Le Tigre, l’Euphrate, le Jourdain mais aussi le Nil sont de réels enjeux stratégiques dans une région particulièrement aride. La croissance démographique et le réchauffement climatique pourraient précipiter des conflits entre ces pays.
« La prochaine guerre au Moyen-Orient aura l’eau pour cause .» Trente ans plus tard, cette prophétie de l’ancien secrétaire général des Nations Unies Boutros Boutros-Ghali, ministre égyptien des Affaires étrangères à l’époque, peut prêter à sourire. Que ce soit le conflit israélo-libanais de 2006 ou les interventions de l’État hébreu à Gaza en 2008 et 2012, aucun ne semble avoir été provoqué par le contrôle des eaux de la région. Pourtant, la raréfaction de l’« or bleu » demeure une source constante de préoccupation. D’autant que l’Organisation de Coopération et de Développement Économiques (OCDE) prévoit que d’ici à 2030, la moitié de la population mondiale vivra dans une situation de « stress hydrique ». Soit une situation de déséquilibre entre un capital en eau limité et une consommation en forte croissance.
Inquiète, la secrétaire d’État Américaine Hillary Clinton a demandé à son Bureau National du Renseignement (NIO) de mesurer les répercussions que pourraient avoir, sur les intérêts américains, d’éventuels conflits liés au partage des eaux dans le monde. Ce qui a permis de conclure au sein du rapport publié en mars 2012: Washington n’envisage aucune « guerre de l’eau » dans les dix prochaines années. Il identifie néanmoins certains bassins sensibles et stratégiques. C’est le cas du Jourdain, du Tigre et de l’Euphrate au Moyen-Orient, et du Nil en Afrique du Nord. Deux régions particulièrement arides et confrontées à une forte croissance démographique.

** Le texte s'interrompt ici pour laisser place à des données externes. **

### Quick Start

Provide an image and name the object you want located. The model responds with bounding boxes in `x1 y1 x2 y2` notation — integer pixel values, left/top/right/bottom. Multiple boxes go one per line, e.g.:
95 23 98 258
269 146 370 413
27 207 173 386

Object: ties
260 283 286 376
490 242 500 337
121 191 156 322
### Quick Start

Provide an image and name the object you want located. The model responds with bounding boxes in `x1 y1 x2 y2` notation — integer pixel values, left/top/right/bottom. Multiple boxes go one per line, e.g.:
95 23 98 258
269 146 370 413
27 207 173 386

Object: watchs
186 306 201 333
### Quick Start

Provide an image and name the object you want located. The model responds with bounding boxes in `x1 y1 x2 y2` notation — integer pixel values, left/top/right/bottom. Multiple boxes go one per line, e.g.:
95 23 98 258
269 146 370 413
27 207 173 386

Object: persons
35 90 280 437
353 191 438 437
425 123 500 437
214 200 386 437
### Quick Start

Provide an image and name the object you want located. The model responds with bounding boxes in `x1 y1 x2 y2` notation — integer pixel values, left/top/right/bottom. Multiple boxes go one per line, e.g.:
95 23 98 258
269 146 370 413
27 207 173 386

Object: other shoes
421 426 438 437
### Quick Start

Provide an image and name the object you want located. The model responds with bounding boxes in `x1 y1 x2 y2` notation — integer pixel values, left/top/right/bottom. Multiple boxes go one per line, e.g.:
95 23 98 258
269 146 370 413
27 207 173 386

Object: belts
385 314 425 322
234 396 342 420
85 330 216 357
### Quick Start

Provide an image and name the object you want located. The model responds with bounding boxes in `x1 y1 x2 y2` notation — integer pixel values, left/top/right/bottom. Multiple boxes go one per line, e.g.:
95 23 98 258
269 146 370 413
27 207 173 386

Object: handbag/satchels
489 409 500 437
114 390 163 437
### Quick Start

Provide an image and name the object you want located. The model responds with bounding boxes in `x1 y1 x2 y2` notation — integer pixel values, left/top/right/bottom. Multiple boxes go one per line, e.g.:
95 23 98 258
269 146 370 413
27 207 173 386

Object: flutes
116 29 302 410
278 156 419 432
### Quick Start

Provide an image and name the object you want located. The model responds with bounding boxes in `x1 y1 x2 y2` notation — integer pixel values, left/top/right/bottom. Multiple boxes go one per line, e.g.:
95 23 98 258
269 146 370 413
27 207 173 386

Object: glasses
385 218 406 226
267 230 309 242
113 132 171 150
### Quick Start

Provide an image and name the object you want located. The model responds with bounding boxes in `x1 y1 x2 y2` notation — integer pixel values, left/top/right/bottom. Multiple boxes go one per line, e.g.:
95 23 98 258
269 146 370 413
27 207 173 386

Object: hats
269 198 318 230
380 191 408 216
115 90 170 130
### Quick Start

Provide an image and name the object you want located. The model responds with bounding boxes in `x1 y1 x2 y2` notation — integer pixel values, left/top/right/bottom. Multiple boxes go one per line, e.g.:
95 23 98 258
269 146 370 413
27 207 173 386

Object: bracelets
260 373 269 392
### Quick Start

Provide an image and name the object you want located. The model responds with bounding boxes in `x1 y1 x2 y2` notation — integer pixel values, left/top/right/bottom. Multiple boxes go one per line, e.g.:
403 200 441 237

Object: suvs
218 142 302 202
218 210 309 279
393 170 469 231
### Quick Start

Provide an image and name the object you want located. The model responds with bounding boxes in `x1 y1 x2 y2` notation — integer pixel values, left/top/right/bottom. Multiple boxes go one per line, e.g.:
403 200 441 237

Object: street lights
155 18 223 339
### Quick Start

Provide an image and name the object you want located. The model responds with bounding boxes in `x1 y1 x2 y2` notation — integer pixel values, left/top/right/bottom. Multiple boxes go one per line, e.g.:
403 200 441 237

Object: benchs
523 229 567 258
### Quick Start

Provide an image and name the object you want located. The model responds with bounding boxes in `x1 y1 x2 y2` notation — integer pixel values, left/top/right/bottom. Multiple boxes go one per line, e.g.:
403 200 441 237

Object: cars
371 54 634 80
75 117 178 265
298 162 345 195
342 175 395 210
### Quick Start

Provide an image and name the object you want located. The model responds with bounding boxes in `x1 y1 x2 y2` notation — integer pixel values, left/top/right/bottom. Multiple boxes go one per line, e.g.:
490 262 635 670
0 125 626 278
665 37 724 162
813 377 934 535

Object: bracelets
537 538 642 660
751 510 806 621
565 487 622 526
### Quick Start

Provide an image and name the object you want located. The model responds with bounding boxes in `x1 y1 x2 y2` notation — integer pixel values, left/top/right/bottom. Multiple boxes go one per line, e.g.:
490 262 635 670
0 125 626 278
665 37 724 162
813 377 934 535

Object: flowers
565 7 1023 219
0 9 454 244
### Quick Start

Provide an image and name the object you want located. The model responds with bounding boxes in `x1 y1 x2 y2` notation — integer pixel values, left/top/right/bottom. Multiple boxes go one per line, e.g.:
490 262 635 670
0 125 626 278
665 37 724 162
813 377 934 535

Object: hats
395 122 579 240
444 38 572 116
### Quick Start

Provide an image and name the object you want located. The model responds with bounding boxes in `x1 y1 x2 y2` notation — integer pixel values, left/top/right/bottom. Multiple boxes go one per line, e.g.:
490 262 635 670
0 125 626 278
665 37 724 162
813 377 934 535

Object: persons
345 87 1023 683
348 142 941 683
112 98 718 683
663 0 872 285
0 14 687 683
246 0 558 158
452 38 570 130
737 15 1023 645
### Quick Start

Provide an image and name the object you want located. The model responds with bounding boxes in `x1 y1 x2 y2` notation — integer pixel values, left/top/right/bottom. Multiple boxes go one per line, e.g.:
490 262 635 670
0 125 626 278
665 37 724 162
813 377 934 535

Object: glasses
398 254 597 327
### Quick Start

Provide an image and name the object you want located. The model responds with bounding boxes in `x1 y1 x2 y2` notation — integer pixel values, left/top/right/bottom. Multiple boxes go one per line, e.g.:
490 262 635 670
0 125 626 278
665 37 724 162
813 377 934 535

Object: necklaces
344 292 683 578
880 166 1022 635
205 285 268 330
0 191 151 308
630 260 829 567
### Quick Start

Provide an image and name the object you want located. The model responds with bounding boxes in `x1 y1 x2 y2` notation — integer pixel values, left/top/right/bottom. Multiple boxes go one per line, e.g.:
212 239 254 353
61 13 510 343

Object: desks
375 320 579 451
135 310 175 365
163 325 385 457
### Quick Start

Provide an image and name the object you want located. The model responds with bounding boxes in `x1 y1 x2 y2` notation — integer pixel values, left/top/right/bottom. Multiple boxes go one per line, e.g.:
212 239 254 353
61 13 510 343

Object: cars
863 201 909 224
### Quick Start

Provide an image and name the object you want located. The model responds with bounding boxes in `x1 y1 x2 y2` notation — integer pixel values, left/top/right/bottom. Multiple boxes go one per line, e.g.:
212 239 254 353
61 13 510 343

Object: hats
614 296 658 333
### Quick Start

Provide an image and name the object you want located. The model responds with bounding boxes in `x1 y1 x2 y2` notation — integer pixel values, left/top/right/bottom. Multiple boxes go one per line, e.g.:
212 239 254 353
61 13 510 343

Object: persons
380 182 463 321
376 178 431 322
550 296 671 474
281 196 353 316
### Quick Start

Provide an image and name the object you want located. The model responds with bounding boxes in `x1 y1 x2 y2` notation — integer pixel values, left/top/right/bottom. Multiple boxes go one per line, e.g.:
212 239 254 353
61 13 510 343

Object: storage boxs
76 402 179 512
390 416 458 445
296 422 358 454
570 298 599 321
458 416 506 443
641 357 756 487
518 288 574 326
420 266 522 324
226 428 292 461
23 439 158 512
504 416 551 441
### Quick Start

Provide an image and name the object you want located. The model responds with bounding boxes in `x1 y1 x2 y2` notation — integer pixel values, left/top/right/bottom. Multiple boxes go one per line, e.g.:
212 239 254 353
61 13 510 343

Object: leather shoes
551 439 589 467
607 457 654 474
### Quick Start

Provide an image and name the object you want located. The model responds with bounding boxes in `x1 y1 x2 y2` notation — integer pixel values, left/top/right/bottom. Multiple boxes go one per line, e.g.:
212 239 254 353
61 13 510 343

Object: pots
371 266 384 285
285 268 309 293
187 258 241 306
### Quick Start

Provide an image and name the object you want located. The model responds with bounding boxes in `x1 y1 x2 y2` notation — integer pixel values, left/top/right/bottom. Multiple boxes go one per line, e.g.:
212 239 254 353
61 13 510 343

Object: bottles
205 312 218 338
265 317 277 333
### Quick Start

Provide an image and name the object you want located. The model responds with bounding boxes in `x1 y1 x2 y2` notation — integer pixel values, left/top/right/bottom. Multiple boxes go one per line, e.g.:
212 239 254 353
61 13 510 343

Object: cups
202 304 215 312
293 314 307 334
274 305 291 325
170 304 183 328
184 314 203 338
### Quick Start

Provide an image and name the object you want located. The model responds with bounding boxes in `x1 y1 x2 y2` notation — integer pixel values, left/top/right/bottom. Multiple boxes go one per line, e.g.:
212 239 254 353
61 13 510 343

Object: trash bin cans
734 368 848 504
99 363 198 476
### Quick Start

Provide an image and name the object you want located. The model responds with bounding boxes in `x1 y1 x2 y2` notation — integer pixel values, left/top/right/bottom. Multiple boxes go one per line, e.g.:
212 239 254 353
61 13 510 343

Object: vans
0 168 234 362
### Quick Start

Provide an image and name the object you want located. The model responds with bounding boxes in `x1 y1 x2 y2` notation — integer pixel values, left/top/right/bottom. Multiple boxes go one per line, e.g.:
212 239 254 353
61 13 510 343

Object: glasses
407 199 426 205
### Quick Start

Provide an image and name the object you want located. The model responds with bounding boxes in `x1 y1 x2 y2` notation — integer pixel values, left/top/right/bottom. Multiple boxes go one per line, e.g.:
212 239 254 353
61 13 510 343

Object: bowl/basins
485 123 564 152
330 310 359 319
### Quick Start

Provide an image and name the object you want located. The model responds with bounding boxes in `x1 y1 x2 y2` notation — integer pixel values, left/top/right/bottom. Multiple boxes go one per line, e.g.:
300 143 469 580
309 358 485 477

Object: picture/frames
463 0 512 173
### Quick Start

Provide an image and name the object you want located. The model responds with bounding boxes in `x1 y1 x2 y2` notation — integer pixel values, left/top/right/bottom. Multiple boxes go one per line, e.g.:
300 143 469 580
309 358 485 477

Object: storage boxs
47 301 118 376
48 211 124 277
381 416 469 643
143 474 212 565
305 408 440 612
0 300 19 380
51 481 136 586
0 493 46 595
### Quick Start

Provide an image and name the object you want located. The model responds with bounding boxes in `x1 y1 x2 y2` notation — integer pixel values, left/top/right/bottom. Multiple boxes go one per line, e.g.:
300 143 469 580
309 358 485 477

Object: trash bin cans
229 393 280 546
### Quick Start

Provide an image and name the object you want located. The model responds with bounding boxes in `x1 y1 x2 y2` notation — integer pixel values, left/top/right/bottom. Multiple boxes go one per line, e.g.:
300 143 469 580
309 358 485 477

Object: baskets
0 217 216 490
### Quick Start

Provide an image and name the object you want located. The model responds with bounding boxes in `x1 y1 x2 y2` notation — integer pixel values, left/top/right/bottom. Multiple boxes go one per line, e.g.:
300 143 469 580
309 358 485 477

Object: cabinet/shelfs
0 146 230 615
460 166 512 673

Si certains craignent aujourd’hui que l’eau puisse être source de conflits entre États, c’est qu’elle représente une arme redoutable. Léonard de Vinci et Machiavel l’avaient bien compris. En 1503, les deux Florentins ont ainsi conspiré pour détourner le cours de l’Arno et l’éloigner de la ville de Pise, alors en guerre avec Florence. Des experts arguent cependant qu’il faut remonter à 4.500 ans pour trouver le seul exemple documenté de « guerre de l’eau ». Un conflit confronta les cités de Lagash et d’Umma, dans le bassin mésopotamien. Pour d’autres, la guerre des Six-Jours, qui opposa Israël à ses voisins en 1967, fut étroitement liée au contrôle des eaux. De manière intentionnée ou non, l’État hébreu s’est retrouvé avec un territoire qui avait plus que triplé en taille, et dont faisait partie le plateau du Golan, véritable château d’eau avec le lac de Tibériade, et la vallée du Jourdain. Les pères du sionisme avaient saisi, dès le début du XXe siècle, toute l’importance des cours d’eau pour créer un nouvel État. Franck Galland, directeur d’Environmental Emergency & Security Services, n’imagine pas aujourd’hui que l’État hébreu puisse entrer en guerre pour des questions d’approvisionnement en eau. « D’une part, il a su faire preuve d’hydro-diplomatie pour partager les eaux du Jourdain avec la Jordanie [le traité de paix de 1995] », souligne cet expert des questions stratégiques et ajoute : « D’autre part, il a su développer des ressources alternatives, comme le dessalement et la récupération des eaux usées, pour subvenir à ses besoins.»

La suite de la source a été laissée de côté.